→ SOURCE
━━━━━━━━━━━━━━━━━━━━━━━━━━━━━━
The dominant voice however is Robertson’s though the melodies are itching for some of the Band’s carefree vocal banter. Although he wrote the bulk of the Band’s songs, Robertson had only sung lead twice during their heyday. Everybody had their own job to do in that group, he explains. “If I had been writing the songs, playing lead guitar and doing the singing, it wouldn’t have been a band anymore. Now that I don’t have those guys around all the time, I don’t have nay choice but to sing my songs.”

Robertson has always regarded himself as a storyteller, avoiding writing songs from a personal point of view. “I never felt I’d experienced enough,” he says. “I thought I was too young to be writing about myself.”

On Robbie Robertson the evocative mythology of his earlier writing remains, but with a difference: for the first time Robertson reveals his Indian background. His mother was Iroquois, his father a Jewish professional gambler. The summers of his childhood Robertson spent on the Six Nations Indian reservation above Lake Erie, where from relatives playing mandolins, fiddles and guitars he heard his first music.

“It didn’t seem appropriate to write about my Indian background with the band,” he says. “I didn’t feel I could take a song to them and say, ‘Hey guys, this is the theme that’s running through the album – it’s about an Indian …’

“Now I’m making my own records I can say what I like.”

With the confused draftee in ‘Hell’s Half Acre’, the symbolism of ‘Broken Arrow’ and the spiritual outlook towards the nuclear threat in ‘Showdown at Big Sky’, Robbie Robertson paints panoramic images of the Indian in the 20th century. What’s happened to the Indian is a tragedy for us all, he says.

“There was something in that lifestyle, the simplicity and beauty of it – so right in tune with nature – that was priceless. On ‘Big Sky’ I was thinking about the simplicity of that Indian life- true to the earth, to the sky and to the elements – and here we are playing with it, rolling the dice every day.”
TheBandbrownThe maternal link between humanity and the land has been a constant theme in Robertson’s writing, however, and that’s why his songs have always seemed as apt to New Zealand’s rural culture as the folklore of novelists Ronald Hugh Morrieson, Barry Crump or John Mulgan. Take The Band’s ‘King Harvest (Has Surely Come)’, a powerful Grapes of Wrath saga about dustbowl farming and union corruption. ‘Dixie Down,’ while a three-minute history of the Civil War, has a line that seems to reflect the Indian attitude to the land: “I spent my life chopping wood … You take what you need and you leave the rest / But they should never have taken the very best.”
━━━━━━━━━━━━━━━━━━━━━━━━━━━━━━
→ Stored records
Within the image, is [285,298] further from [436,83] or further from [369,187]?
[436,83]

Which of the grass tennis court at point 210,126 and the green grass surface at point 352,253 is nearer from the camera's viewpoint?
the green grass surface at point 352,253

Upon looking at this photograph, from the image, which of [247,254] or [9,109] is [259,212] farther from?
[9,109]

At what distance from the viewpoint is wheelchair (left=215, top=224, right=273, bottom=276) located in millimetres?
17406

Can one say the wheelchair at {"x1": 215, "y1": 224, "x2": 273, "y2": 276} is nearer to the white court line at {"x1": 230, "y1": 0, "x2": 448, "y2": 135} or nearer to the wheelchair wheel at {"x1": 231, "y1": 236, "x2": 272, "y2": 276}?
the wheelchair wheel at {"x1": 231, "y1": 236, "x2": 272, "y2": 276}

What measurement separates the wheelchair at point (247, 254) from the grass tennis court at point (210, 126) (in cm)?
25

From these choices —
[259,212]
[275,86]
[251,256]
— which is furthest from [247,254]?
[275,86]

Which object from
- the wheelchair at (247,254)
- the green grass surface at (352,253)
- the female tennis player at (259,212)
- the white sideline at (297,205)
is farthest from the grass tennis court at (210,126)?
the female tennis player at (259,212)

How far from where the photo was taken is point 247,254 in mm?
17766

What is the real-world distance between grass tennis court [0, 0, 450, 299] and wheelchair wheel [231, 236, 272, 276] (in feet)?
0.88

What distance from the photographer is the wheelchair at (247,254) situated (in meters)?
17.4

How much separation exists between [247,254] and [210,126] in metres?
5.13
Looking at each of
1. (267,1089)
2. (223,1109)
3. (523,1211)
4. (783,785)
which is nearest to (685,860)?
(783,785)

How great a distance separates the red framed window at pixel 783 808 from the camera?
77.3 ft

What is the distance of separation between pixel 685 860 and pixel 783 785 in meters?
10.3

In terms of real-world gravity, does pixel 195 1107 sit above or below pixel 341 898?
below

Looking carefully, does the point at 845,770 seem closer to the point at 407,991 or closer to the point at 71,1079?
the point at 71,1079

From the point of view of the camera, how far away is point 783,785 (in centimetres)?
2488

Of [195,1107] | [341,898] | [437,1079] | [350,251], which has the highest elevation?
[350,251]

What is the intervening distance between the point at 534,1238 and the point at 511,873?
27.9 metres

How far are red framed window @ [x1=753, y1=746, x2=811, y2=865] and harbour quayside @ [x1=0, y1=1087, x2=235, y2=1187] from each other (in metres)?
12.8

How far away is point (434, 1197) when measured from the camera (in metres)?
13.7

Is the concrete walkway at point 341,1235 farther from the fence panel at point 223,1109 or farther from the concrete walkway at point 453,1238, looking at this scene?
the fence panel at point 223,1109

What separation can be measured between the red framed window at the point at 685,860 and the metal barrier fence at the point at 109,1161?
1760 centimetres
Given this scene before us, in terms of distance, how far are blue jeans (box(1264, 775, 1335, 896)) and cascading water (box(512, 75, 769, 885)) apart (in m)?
━━━━━━━━━━━━━━━━━━━━━━━━━━━━━━
→ GIVEN INSTRUCTION A
According to the article on Robbie Robertson, where did he spend the summers of his childhood?
→ GIVEN INSTRUCTION B
Copy out the stored rows word for word, starting with the line that contains "How far are red" and going on through the last of the rows.

→ CORRECT RESPONSE A
On the Six Nations Indian reservation above Lake Erie.

→ CORRECT RESPONSE B
How far are red framed window @ [x1=753, y1=746, x2=811, y2=865] and harbour quayside @ [x1=0, y1=1087, x2=235, y2=1187] from each other (in metres)?
12.8

How far away is point (434, 1197) when measured from the camera (in metres)?
13.7

Is the concrete walkway at point 341,1235 farther from the fence panel at point 223,1109 or farther from the concrete walkway at point 453,1238, looking at this scene?
the fence panel at point 223,1109

What separation can be measured between the red framed window at the point at 685,860 and the metal barrier fence at the point at 109,1161?
1760 centimetres
Given this scene before us, in terms of distance, how far are blue jeans (box(1264, 775, 1335, 896)) and cascading water (box(512, 75, 769, 885)) apart (in m)?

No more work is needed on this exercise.